Redakteur: Michael Schmidt

 

Thorsten Küper ist Autor zahlreicher Kurzgeschichten in NOVA, Visionen, ct, Alien Contact oder der SF Anthologiereihe des Wurdack Verlages und gehört zu der Schar neuer Autoren, welche die Phantastikszene in Deutschland die letzten Jahre runderneuert haben.

 

 

Fantasyguide: Hallo Thorsten Küper, stell dich doch unseren Lesern mal kurz vor.

 

Thorsten Küper: Hallo, ich bin Thorsten Küper, 36 Jahre alt, komme aus Herne. Ich schreibe vor allem Science Fiction, Krimis, satirische Texte. Außerdem blogge ich regelmäßig - meint fast täglich – in meinem Weblog kueperpunk. Nebenbei mache ich noch Kurzfilme und erdreiste mich sogar selber in vielen davon mitzuspielen. Das allerdings nur auf ambitioniertem Amateurniveau. Ein alternatives Ego von mir, das zwischen 7 Uhr morgens und 15 Uhr Nachmittags automatisch aktiviert wird, arbeitet als Lehrer für Physik und Mathematik. Der Autor Küper ist dann im Stand By-Modus.

 

Fantasyguide: Du bist einer der neuen Sterne der deutschen Kurzgeschichte. Ist es schwer auf dem Kurzgeschichtenmarkt und worin siehst du die Besonderheiten der kurzen Form?

 

Thorsten Küper: Hmm, neu? Stern? Na ja, so neu bin ich nicht, ich schreibe im Prinzip schon seit Mitte der Neunziger Jahre. Damals meistens fürs Fandom, aber seit 2000 habe ich in verschiedenen Magazinen und Anthologien veröffentlicht. Eigentlich mache ich das also schon eine ganze Weile.

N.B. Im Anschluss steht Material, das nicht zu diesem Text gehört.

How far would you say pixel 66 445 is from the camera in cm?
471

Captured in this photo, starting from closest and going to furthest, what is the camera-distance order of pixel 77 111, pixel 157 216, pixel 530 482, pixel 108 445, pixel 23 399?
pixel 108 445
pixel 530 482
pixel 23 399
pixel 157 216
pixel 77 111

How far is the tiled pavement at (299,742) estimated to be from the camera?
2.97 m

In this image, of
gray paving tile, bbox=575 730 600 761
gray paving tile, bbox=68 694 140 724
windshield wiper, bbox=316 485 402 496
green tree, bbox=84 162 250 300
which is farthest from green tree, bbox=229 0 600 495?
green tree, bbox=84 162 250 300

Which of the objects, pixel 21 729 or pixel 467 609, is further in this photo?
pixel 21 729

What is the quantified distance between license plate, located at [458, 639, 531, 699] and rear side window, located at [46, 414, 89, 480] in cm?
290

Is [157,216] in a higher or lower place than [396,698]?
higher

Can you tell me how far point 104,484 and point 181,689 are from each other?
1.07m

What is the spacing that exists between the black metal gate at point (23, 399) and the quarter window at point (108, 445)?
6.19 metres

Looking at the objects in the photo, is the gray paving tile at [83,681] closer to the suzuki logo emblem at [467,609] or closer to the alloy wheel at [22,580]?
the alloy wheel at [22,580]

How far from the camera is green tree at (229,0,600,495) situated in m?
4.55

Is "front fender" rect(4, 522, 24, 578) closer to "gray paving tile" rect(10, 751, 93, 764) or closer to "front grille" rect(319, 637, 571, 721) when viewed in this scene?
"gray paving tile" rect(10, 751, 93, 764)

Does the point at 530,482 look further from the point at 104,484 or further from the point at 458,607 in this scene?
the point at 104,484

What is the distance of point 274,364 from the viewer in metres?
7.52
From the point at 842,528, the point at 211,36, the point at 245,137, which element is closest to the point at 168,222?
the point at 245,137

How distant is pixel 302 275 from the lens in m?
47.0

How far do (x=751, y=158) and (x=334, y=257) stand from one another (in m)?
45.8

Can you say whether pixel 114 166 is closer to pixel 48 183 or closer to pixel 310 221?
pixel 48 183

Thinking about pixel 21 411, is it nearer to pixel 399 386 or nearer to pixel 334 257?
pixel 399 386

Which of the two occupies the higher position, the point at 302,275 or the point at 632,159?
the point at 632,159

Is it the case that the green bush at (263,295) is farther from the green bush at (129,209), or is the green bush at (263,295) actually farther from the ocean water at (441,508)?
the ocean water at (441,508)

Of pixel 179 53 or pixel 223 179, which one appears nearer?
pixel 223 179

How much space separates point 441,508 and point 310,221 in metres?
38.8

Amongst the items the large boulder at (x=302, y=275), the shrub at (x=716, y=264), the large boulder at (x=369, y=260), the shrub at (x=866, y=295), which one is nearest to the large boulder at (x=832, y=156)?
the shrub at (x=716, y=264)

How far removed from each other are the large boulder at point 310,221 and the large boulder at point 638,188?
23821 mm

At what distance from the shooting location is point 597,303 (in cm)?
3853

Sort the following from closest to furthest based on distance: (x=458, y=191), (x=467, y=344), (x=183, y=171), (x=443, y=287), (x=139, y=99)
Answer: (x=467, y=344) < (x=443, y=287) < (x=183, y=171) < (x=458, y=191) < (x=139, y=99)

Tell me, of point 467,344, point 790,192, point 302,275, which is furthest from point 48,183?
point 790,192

Ob es schwer ist, kann ich nicht so ganz beurteilen. Ich hatte bisher Glück und habe Geschichten immer den Magazinen oder Anthologien angeboten, in die sie meiner Einschätzung nach passen. Anscheinend habe ich dafür ein Händchen, denn die Redakteure oder Herausgeber sehen das meistens genauso. Glück gehabt.

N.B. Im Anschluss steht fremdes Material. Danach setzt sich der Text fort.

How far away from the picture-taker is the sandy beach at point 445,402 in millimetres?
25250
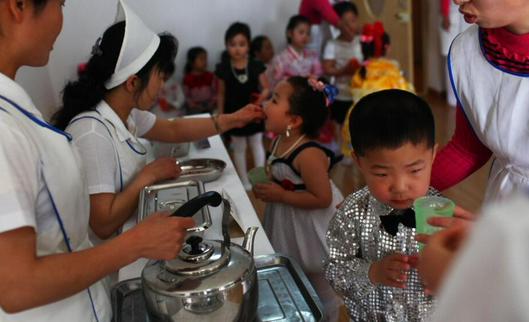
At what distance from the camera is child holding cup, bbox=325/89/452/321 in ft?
3.12

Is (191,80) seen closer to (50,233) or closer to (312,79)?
(312,79)

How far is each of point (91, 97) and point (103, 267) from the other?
0.78m

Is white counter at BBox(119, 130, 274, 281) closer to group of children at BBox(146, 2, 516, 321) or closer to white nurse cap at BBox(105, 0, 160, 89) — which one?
group of children at BBox(146, 2, 516, 321)

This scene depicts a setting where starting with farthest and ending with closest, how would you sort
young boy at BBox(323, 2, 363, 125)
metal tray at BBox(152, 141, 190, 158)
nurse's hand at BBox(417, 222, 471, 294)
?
young boy at BBox(323, 2, 363, 125) → metal tray at BBox(152, 141, 190, 158) → nurse's hand at BBox(417, 222, 471, 294)

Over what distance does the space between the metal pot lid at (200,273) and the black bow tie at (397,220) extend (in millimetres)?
293

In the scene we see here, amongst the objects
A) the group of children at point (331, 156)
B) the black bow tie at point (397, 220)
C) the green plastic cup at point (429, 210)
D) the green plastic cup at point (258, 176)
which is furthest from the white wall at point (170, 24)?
the green plastic cup at point (429, 210)

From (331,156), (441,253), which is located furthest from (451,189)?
(441,253)

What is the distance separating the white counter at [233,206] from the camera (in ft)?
4.00

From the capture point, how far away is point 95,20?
288 cm

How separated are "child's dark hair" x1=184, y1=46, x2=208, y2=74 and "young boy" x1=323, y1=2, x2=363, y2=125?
93 cm

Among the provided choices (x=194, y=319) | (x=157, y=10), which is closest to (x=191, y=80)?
(x=157, y=10)

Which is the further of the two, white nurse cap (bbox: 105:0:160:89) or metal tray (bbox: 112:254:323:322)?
white nurse cap (bbox: 105:0:160:89)

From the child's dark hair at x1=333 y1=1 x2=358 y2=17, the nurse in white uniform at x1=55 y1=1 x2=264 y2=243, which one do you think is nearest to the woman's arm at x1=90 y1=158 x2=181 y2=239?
the nurse in white uniform at x1=55 y1=1 x2=264 y2=243

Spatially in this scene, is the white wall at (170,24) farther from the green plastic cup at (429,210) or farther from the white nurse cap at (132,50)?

Die Besonderheiten bei Kurzgeschichten? Eine Story muss auf wenigen Seiten die Welt schildern, in der man sie angesiedelt hat. Auch die Charaktere müssen „rüberkommen“ und ganz nebenbei muss die Handlung erzählt werden. Das ist – behaupte ich zumindest – schwieriger als in einem Roman, denn da kann man sich Zeit nehmen, um eine Geschichte zu erzählen, die keine echte Pointe braucht. Achthundert Seiten lassen sich schnell mit etwas Heldenmythos, sechs bis sieben Raumschlachten und einer banalen Verschwörung füllen. Wenn der Schreibstil stimmt, dann wird das Werk auch Leser finden - was nicht bedeuten soll, dass ich lange Bücher automatisch für schlecht halte.

 

Fantasyguide: Hayun, Njomweg, Kogai, Lasar. Sind diese größenwahnsinnigen Genies Verarbeitung der eigenen Persönlichkeit oder warum taucht dieses Motiv immer wieder in deinen Geschichten auf?

 

Thorsten Küper: Da kann ich mir ein Grinsen nicht verkneifen. Nein. Leider musste ich einsehen, dass ich nicht zu den Genies gehöre. Umso mehr bewundere ich natürlich Menschen, die mir intellektuell überlegen sind. Das Genie ist ein klassisches Element der SF. Schließlich geht es da ja oft um neue Technologien und wer so etwas entwickelt, verfügt über Hirnschmalz und hat noch dazu interessante Marotten. Eigentlich reden wir hier vom klassischen Mad Scientist – und der ist für sich betrachtet schon sehr spannend.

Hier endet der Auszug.